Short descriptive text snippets

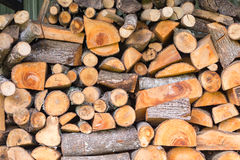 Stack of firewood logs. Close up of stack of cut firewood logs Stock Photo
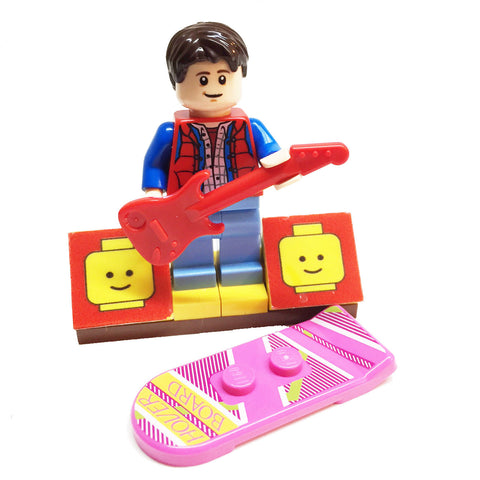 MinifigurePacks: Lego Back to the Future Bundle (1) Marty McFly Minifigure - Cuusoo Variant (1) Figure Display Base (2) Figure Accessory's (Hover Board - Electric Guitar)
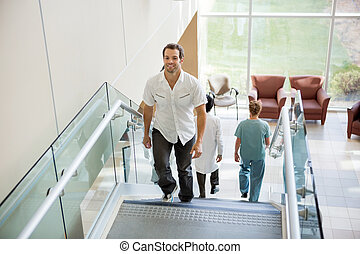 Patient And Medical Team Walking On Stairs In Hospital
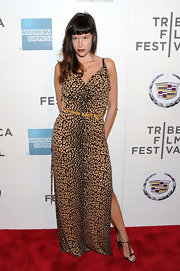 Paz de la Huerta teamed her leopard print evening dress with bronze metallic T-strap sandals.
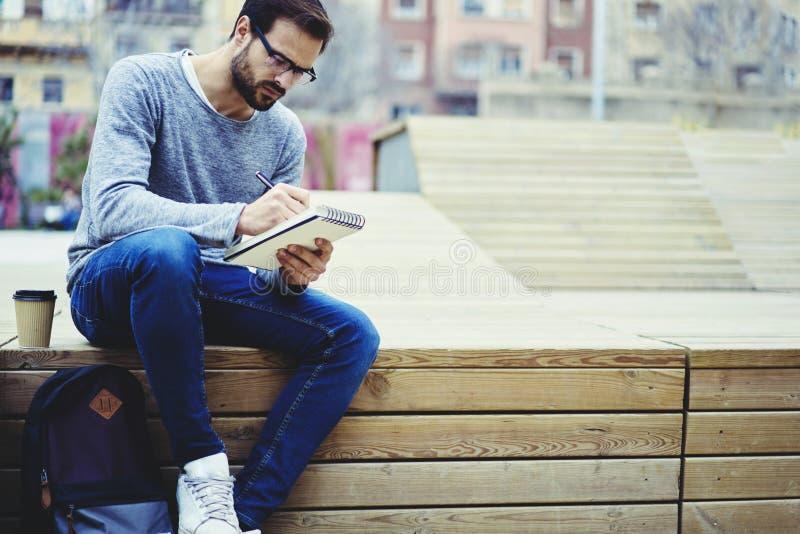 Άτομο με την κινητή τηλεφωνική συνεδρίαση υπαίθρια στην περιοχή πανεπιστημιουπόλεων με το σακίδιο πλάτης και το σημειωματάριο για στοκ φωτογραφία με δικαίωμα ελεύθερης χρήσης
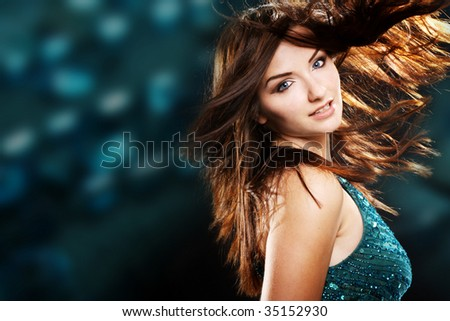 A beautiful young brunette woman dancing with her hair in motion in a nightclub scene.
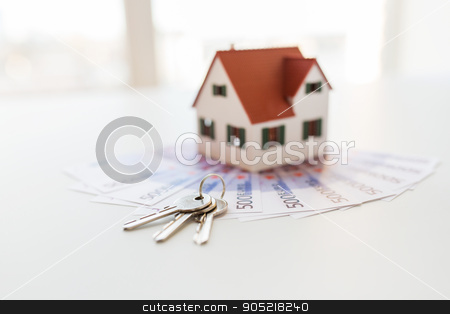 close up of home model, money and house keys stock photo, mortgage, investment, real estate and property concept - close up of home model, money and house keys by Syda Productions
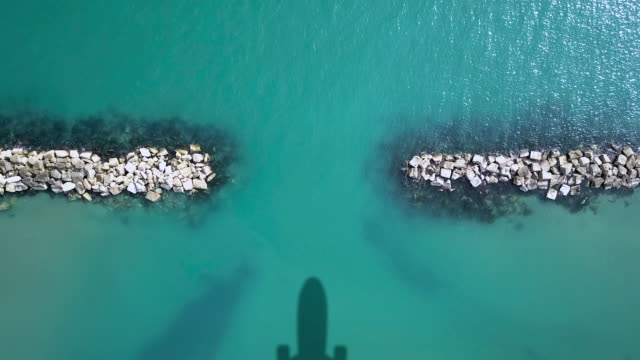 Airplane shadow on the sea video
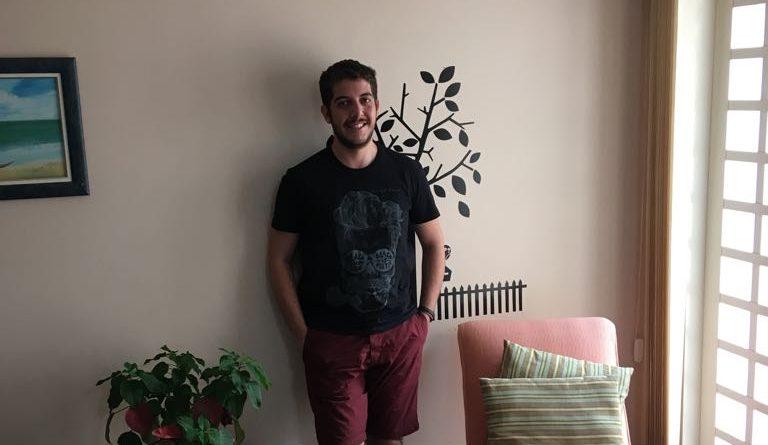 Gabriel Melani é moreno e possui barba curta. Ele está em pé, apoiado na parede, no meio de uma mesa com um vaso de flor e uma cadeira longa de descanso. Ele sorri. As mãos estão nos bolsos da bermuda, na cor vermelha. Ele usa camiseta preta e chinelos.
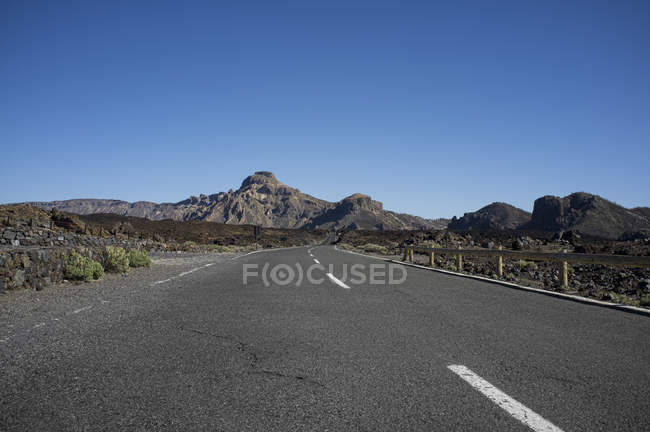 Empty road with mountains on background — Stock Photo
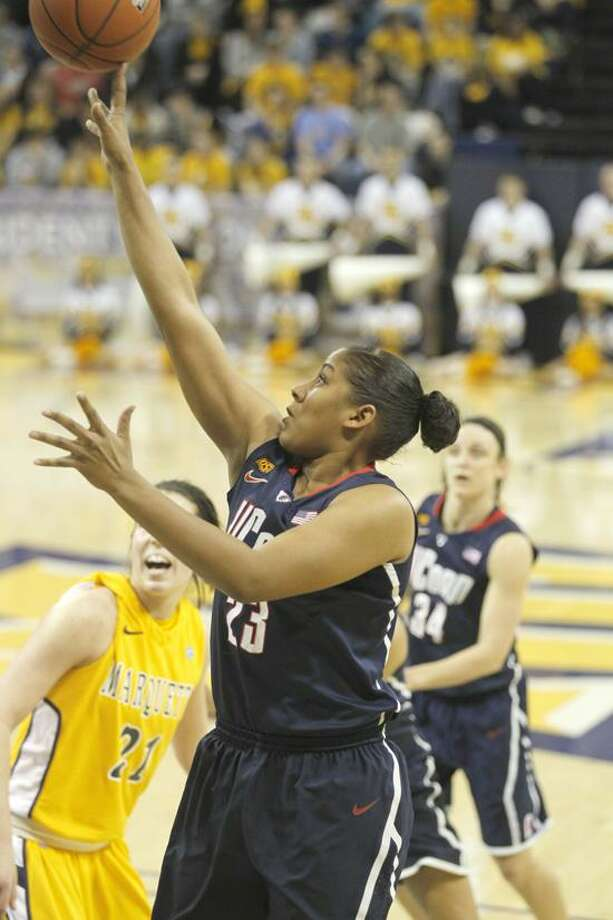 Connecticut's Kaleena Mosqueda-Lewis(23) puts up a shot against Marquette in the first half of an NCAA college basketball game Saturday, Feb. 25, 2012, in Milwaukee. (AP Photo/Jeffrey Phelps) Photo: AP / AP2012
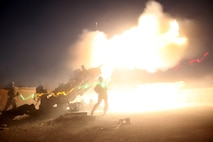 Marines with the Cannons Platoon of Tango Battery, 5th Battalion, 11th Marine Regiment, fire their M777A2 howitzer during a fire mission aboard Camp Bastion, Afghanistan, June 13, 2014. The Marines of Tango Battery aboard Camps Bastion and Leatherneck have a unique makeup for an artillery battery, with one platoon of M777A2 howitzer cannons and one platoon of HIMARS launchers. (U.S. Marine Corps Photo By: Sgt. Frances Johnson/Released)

### To do
To complete this exercise, transcribe exactly the lines above from the one that holds "Άτομο με την" through the one that holds "Airplane shadow on the sea video". Pictures stay out.

### Answer to the problem
 Άτομο με την κινητή τηλεφωνική συνεδρίαση υπαίθρια στην περιοχή πανεπιστημιουπόλεων με το σακίδιο πλάτης και το σημειωματάριο για στοκ φωτογραφία με δικαίωμα ελεύθερης χρήσης
 A beautiful young brunette woman dancing with her hair in motion in a nightclub scene.
 close up of home model, money and house keys stock photo, mortgage, investment, real estate and property concept - close up of home model, money and house keys by Syda Productions
 Airplane shadow on the sea video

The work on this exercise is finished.